PROBLEMS TO WORK ON:
a. Reproduce the article on UX design patterns below word for word, starting with "What am I referring" and going on through "we love most.".
b. According to the article on UX design patterns below, what are the five principles of designing resilient user experience patterns?

PASSAGE SHOWN:

Resilient user experience patterns — impactful designs that actually last

All design systems deserve well-documented guidance, but defining this isn’t always straightforward. We’ll take a look at what goes into making good UX design pattern guidance and how we create patterns for IBM Carbon internally and externally.

Mitchell Bernstein
IBM Design
Published in
10 min readJul 12, 2021



Five principles of designing resilient user experience patterns include: focusing on user needs, reproducibility, consistency, flexibility, and extendability. When making patterns, make sure you get comfortable with executing audits, conducting tests, exploring all the possibilities, clearly stating dos and don’ts, focus only on what matters most, remembering to re-evaluate patterns, and always tying your designs back to who you’re designing for.

Are you currently working in a mid-to-large size company? Then you most likely have come across the idea of a design system. If you haven’t, hang tight! Some say the defining feature of design systems are tokens, others reflect more on the implementation aspect of components in production claiming APIs are revolutionary. While both of these aspects are intriguing, I’d like to propose something already available that folks should be paying unique attention to.

What am I referring to?

User experience design patterns.

What are UX design patterns?

Let’s first define this: user experience design patterns (or UX patterns) are predictive schemas created by humans that can be interacted with physically, digitally, and even mentally, existing in all quarters of life. To narrow the scope, I will discuss digital UX patterns (although these principles apply elsewhere).

Whether you know it or not, you’ve already experienced UX patterns across all kinds of software. From checking in with self-service kiosks at the airport, to using your fancy elliptical, and even ordering concert tickets on your phone. UX patterns often make it easier to do the things we love most.

Why are they useful?

Now let’s discuss why you should care.

UX patterns boast many purposes based on the audience. From a product team’s perspective, using UX patterns simplifies decision-making by relying on existing solutions instead of creating new designs from scratch. They also speed up time developing interfaces. Likewise, from a user’s perspective, patterns are used to create coherence across tangential experiences in which users hold expectations of how to interact with, but not relearn how to interact with.

For example, we can use the simple instance of buying a good or service online. Each page adheres to guidelines set by the UX pattern, enabling the user browsing for products to instantly understand how to navigate between each product page. This may include a navigation element, followed by product details including titles, description, images, and a purchase button, with a product review section beneath.

INFORMATION SUPPLIED:
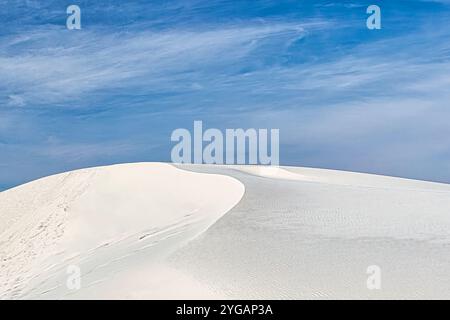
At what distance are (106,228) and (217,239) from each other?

EXERCISE RESULTS:
a.
What am I referring to?

User experience design patterns.

What are UX design patterns?

Let’s first define this: user experience design patterns (or UX patterns) are predictive schemas created by humans that can be interacted with physically, digitally, and even mentally, existing in all quarters of life. To narrow the scope, I will discuss digital UX patterns (although these principles apply elsewhere).

Whether you know it or not, you’ve already experienced UX patterns across all kinds of software. From checking in with self-service kiosks at the airport, to using your fancy elliptical, and even ordering concert tickets on your phone. UX patterns often make it easier to do the things we love most.

b. Focusing on user needs, reproducibility, consistency, flexibility, and extendability.